> The request
Pull out every line of the entries below that contains the string "instances".

> Stored records
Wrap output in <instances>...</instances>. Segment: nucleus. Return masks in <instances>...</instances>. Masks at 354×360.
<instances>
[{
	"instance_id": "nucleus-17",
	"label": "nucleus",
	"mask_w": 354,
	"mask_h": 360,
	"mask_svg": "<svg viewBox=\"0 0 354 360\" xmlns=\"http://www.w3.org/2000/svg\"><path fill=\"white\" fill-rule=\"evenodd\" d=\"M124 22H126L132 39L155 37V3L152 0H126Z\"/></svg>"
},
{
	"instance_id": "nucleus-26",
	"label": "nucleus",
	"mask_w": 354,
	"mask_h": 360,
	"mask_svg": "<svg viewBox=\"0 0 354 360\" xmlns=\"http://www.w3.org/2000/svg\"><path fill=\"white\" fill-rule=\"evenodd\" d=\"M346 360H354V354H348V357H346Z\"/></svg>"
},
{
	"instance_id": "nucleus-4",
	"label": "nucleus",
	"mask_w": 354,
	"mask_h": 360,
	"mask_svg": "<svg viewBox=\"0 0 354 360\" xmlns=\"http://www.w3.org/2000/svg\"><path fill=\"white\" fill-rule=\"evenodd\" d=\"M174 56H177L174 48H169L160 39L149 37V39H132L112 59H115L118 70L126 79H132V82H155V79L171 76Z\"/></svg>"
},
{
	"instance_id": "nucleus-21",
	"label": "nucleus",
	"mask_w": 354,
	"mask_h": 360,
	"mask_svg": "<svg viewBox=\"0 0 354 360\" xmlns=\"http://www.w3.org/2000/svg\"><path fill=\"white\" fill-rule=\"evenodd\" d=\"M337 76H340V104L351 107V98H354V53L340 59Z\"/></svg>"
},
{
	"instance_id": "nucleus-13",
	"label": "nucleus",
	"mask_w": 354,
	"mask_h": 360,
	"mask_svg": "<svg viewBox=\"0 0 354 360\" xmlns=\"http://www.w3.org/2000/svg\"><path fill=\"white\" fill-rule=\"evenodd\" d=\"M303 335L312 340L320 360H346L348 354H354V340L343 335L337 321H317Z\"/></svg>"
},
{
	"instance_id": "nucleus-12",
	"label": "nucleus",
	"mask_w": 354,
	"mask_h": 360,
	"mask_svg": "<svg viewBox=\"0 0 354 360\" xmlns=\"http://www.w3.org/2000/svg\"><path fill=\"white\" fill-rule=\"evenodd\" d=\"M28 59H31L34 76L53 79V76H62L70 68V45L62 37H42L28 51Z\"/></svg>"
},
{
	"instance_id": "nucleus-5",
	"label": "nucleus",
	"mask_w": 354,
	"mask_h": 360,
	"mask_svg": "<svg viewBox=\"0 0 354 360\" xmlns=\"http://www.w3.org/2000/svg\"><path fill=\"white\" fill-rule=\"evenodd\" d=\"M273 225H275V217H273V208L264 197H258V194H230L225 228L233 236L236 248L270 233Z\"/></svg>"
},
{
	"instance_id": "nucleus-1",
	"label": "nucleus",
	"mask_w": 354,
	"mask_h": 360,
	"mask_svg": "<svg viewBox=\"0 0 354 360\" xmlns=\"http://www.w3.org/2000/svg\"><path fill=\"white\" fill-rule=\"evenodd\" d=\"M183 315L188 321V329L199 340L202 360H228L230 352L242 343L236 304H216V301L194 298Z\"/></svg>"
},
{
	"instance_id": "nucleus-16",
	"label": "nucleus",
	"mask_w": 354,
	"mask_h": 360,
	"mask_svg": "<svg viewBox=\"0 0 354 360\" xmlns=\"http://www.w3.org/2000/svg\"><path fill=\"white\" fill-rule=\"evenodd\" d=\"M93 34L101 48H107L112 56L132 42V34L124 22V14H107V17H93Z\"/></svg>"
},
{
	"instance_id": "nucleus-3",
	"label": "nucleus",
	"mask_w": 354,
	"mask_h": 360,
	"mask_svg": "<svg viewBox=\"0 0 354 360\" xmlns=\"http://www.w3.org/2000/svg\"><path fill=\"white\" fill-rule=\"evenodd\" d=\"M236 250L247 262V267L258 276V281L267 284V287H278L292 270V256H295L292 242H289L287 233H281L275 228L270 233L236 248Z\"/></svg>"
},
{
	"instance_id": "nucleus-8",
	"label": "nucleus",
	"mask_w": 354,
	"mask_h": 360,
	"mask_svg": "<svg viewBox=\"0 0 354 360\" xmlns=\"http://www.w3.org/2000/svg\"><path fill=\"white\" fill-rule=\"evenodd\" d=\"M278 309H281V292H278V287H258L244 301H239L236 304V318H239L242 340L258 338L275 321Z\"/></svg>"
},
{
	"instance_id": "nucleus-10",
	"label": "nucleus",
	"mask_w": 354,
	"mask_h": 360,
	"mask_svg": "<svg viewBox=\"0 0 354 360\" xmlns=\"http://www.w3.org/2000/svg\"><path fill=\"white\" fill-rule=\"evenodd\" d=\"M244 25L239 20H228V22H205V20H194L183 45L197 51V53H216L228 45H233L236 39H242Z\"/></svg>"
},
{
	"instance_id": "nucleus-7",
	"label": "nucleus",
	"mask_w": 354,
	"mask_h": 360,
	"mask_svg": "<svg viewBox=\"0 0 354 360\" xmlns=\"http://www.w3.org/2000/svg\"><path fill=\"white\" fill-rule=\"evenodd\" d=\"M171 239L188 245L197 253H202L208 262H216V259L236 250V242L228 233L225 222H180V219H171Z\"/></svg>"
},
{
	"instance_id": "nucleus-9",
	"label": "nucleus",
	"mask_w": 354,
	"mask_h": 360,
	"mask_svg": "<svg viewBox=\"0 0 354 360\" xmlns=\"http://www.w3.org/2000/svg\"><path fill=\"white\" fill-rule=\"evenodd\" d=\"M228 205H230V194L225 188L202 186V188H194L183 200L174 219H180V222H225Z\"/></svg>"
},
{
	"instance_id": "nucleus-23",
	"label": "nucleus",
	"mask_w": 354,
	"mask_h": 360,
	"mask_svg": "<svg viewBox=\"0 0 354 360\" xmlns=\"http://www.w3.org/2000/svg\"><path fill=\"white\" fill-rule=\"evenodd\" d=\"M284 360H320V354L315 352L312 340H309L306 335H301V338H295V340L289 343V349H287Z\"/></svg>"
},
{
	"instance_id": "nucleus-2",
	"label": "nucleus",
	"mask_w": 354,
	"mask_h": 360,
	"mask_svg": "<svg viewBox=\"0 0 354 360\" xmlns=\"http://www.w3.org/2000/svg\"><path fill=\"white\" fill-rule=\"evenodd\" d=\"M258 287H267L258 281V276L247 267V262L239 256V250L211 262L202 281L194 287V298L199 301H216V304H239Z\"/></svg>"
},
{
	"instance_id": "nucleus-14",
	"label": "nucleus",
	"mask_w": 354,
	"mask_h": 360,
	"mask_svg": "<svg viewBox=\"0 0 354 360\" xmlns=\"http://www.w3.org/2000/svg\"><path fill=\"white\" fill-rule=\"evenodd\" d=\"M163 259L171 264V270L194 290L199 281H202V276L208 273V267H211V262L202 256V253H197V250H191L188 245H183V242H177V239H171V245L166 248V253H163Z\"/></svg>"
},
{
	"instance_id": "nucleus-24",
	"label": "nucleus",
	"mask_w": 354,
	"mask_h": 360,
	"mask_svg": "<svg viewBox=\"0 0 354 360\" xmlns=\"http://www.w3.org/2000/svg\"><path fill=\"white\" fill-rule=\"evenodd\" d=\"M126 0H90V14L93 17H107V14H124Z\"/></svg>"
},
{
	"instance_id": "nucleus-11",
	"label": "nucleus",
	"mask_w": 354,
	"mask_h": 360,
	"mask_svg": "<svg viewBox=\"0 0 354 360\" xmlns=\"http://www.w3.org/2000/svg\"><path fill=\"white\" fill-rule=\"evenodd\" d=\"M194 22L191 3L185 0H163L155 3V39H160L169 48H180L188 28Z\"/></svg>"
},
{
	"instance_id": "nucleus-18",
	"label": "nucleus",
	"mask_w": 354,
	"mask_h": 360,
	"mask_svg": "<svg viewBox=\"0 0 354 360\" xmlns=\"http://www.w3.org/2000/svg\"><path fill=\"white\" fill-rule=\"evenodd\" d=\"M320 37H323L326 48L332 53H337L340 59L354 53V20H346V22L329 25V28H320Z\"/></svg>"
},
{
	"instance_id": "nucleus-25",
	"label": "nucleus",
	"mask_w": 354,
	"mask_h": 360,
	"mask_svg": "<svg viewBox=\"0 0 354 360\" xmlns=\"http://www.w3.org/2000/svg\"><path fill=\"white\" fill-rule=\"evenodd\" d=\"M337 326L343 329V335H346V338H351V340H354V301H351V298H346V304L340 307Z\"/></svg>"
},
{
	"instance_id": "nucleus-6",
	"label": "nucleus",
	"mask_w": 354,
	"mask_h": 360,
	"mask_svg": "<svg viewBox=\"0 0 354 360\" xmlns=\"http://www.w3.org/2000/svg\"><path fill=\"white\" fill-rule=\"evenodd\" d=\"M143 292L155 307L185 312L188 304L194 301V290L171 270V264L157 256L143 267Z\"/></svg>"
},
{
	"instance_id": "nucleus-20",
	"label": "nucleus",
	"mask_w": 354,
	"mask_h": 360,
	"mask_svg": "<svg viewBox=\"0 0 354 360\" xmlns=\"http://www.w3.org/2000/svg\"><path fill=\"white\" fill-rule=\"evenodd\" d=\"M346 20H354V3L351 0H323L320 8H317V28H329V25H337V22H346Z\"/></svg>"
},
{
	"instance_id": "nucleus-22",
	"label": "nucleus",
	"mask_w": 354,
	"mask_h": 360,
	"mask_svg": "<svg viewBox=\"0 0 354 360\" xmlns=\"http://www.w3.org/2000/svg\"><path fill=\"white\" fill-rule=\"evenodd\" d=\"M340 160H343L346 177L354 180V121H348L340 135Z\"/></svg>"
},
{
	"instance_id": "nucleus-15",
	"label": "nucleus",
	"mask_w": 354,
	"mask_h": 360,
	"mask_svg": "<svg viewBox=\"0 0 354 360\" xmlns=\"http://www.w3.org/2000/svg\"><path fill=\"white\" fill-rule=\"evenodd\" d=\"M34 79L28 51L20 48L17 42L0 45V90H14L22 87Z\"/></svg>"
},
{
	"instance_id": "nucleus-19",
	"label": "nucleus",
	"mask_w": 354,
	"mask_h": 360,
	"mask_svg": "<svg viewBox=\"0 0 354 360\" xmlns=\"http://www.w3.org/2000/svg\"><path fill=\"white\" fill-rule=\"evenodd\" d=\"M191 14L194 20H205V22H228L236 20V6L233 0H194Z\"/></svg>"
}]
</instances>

> Expected answer
Wrap output in <instances>...</instances>. Segment: nucleus. Return masks in <instances>...</instances>. Masks at 354×360.
<instances>
</instances>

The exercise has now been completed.